What can this mean? With no evil man at its outskirts to carry their shadows for them, a town is dangerously out of balance. They must now own their own evil -- or force their leaders to start sweeping a legion of citizens into cages where they can be safely despised. But in Luke 8:26-29, Jesus healed the man, and he now wants to follow Jesus. In all the stories of Jesus, just this once, he refuses the would-be disciple. "Go home," he says -- "Home to your friends" in Mark's version of the story. Why would he say this?

Because healing must also be social and communal. Wherever Jesus went, this was his kingdom-come message. Healing is not complete until the whole community is restored, both those racked with resentment and fear, and those put away from home in punishment and shame.

Those of us who can see the sorrows of our society through a frame this large sense that we are ourselves called to be fathers to all brothers and sisters. The demonized man must come home, free and welcome, and our communities must deal with our own shadows. We need to become aware of the violence and greed and fear that is in ourselves. Accepting the one whom we have despised is how this must begin. "Go home."

For the man from prison, coming home is an unrelenting terror. I have seen how inhumanly alert a parolee must be to all the threats that will put him behind bars again. For most, it is not possible. In 2000, as many people were returned to prison for parole violations as had been put in prison for all reasons combined just twenty years earlier! We are drowning in the sea of our own wrong-doing, carried by a tide of racial indifference to the suffering of millions in this system -- of whom by far the majority are men of color who have broken drug laws for which white people are not held accountable, laws whose aggressively punitive character is seen nowhere else in the developed world. Read the book. You will weep like a father whose son has been taken hostage by violent, unruly men.

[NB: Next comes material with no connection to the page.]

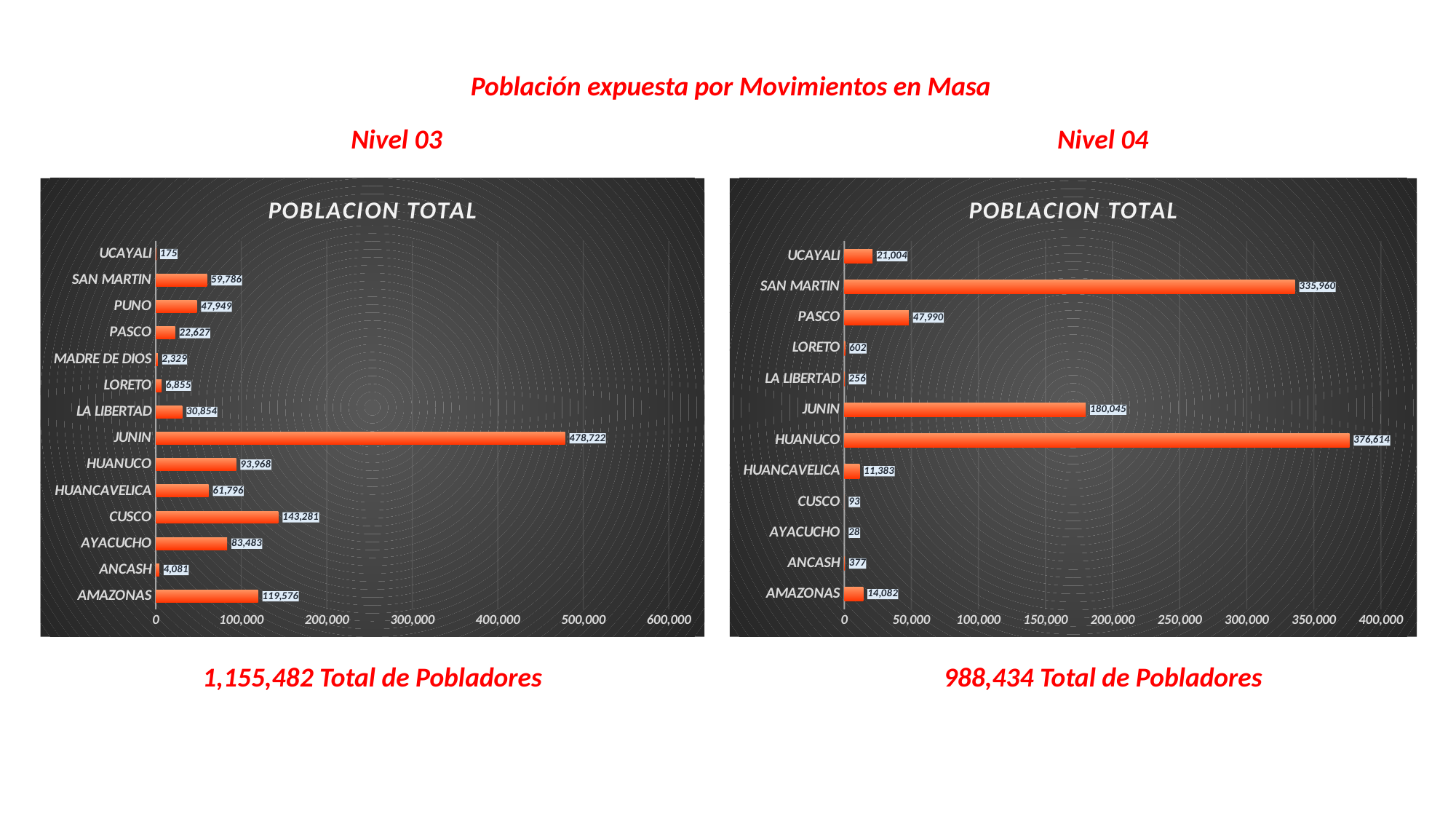
In the Nivel 03 chart, what is the difference between CUSCO and AMAZONAS? 23,705 What is the title shown inside the Nivel 04 chart? POBLACION TOTAL In the Nivel 04 chart, how many regions are shown? 12 In the Nivel 03 chart, which region has the highest population? JUNIN What type of chart is the Nivel 03 chart? Bar chart In the Nivel 04 chart, what is the value for SAN MARTIN? 335,960 In the Nivel 03 chart, how many regions are shown? 14 In the Nivel 04 chart, which is larger, JUNIN or PASCO? JUNIN In the Nivel 04 chart, which region has the highest population? HUANUCO In the Nivel 03 chart, what is the value for JUNIN? 478,722 In the Nivel 04 chart, which region has the lowest population? AYACUCHO In the Nivel 03 chart, which region has the lowest population? UCAYALI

Where is there a good news message in this tragic, painful story? When I was twenty or so, the only homosexuals I encountered were men I'd call desperate. They cruised in cars offering money for pleasures at the edge of town. I felt disgust for them all. Within a decade, that scene was changing. Gay men -- couples! -- were proud. My understanding changed wholly, along with many, many others.' That the change had to do with human connections, with coming to know the person on the other side of the label. We met "them." We welcomed them home from exile. "They" and "we" became a new and truer "we."

This is how a community heals and develops the courage to confront yet more of its conflicts and injustices. But where do you meet men out of prison? Not in church, mostly. In this nation so eager to call on the name of Jesus, why is the spirit of compassion closed to the formerly incarcerated?

To the man who had demons, Jesus says, "Go home to your friends." People of all faiths need to find ways to say to those who have been in prison, Come home, friend. Churches have ample resources and reasons to open their heart and their ear and their hand to receive people home from prison. Certainly they need "us" to do this. Equally certainly, we need to learn to do this for our own healing and growth. A new and truer "we" must come home. Michelle Alexander reminds her reader that in the year he was killed, Martin Luther King Jr. was calling forth from Americans a "complete restructuring" of their heart and their conscience. This can only begin with intention in that number who have ears to hear. Let us pursue that day when "Happy Father's Day" is a happier day for every father and every father's son. Let us bring this alive in committed conversations about race and racism -- about the people we must become, the people we shall become, the people who are Home to friends we have never yet seen.